IE is very forgiving and will tolerate a lot of errors and slobby coding. You might not find the SE’s as forgiving and I wouldn’t be surprised at all, if some SE’s take slobby coding as a sign of unprofessionallism and downgrade your ranking as a result.
I wouldn’t be surprised at all, if some SE’s take slobby coding as a sign of unprofessionallism and downgrade your ranking as a result.
FUD (Fear, Uncertainty, Doubt).
I can't believe that an SE would choke because of missing quotes. If their parsing were that rudimentary, they would just be looking for the end of the tag and wouldn't know about attributes at all.
The only reason SEs would take into account the "professionalism" of a site would be because the SE's designers believed that W3C goupies (which I am, so don't get riled) had a monopoly on useful content. In fact, I would say the people most likely to have real expertise on a given non-computing topic are least likely to be W3C groupies. They are hobbyists, fanatics, academics, archivists, consultants etc etc, and don't have the budget to hire someone unless they are selling something (and therefore are not primarily informational sites). Spelling errors might hurt because you won't get indexed for that term, but the poster is not asking about sloppiness, but systematic and careful non-observance of a specific recommendation.
Personally, I always try to validate my pages to XHTML and therefore use quotes (though I do try to get rid of tab/space indentation, unnecessary whitespace and so on).

→ **The request**:
Please answer these about the discussion, one per line:
1. Which browser is described as very forgiving of errors and sloppy coding?
2. What do the letters FUD stand for?
3. To what standard does the writer always try to validate pages?
Rely only on the discussion for what follows.

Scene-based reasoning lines
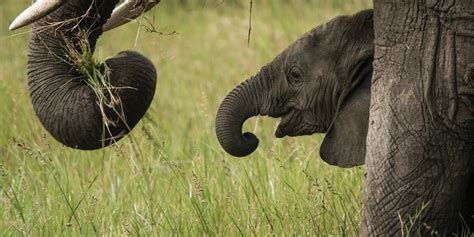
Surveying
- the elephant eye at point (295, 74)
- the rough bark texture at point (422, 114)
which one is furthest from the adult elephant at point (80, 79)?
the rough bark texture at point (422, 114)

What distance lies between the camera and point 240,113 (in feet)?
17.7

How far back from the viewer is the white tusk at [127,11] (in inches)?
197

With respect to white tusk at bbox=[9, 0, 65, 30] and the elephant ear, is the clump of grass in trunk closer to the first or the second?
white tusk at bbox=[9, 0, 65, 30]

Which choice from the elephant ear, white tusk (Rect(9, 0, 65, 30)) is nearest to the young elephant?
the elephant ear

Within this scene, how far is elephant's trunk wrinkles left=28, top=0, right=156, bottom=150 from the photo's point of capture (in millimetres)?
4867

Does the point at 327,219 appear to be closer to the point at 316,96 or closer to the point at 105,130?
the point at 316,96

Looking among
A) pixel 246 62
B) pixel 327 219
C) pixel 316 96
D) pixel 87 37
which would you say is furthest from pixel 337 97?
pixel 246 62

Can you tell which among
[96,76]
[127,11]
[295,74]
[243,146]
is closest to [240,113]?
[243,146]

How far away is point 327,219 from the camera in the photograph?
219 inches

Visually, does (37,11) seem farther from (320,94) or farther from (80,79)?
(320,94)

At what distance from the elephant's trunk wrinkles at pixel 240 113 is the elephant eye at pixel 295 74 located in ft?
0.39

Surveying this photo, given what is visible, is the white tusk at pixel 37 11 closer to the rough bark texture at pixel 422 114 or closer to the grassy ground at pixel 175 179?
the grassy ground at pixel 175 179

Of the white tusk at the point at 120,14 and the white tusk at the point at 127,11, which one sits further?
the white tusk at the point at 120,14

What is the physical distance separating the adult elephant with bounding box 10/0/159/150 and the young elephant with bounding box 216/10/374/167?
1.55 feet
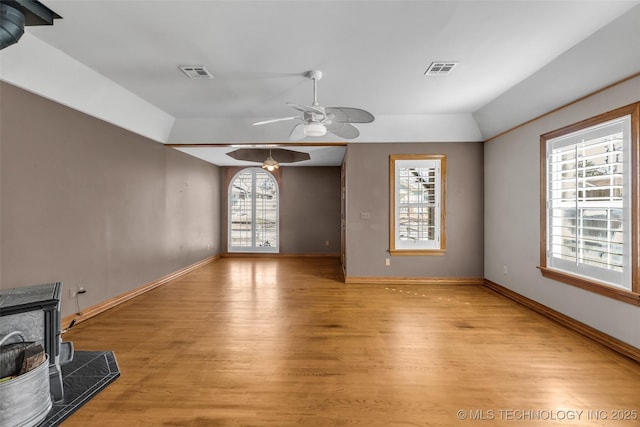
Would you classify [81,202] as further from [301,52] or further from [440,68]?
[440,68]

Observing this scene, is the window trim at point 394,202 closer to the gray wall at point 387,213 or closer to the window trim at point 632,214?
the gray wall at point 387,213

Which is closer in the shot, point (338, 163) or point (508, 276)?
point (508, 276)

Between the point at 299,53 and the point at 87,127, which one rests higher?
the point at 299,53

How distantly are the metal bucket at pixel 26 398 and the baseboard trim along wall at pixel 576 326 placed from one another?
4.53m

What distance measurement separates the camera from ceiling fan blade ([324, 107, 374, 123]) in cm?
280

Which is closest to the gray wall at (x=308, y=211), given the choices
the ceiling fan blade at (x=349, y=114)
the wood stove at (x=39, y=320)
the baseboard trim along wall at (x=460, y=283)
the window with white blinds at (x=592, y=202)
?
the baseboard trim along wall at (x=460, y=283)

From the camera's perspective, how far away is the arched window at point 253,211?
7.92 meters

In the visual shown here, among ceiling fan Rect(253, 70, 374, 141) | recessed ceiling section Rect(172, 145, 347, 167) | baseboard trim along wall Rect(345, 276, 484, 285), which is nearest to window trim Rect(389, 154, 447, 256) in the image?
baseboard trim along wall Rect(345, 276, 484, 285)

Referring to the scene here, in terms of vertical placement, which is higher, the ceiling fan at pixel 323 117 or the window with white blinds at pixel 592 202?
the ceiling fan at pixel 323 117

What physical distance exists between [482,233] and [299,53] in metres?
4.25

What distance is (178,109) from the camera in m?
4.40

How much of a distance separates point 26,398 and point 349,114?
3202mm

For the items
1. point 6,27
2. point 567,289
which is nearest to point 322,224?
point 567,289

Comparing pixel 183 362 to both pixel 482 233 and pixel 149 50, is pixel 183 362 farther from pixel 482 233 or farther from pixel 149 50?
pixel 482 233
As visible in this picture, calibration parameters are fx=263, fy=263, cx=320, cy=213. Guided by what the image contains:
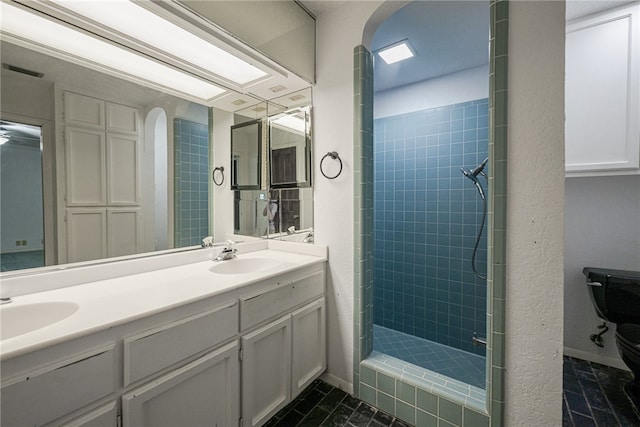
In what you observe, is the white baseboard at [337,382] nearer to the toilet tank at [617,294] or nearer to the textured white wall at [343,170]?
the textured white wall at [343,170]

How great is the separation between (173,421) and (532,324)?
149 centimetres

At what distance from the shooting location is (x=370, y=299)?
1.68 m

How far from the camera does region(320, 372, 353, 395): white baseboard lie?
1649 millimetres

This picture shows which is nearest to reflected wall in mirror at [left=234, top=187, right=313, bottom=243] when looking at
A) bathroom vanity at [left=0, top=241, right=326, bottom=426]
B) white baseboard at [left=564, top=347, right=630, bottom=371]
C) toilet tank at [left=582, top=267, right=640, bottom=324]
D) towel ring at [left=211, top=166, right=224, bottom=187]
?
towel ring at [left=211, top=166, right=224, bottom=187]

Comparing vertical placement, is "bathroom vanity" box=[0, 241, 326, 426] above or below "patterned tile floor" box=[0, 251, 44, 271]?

→ **Complete output**:
1. IE
2. Fear, Uncertainty, Doubt
3. XHTML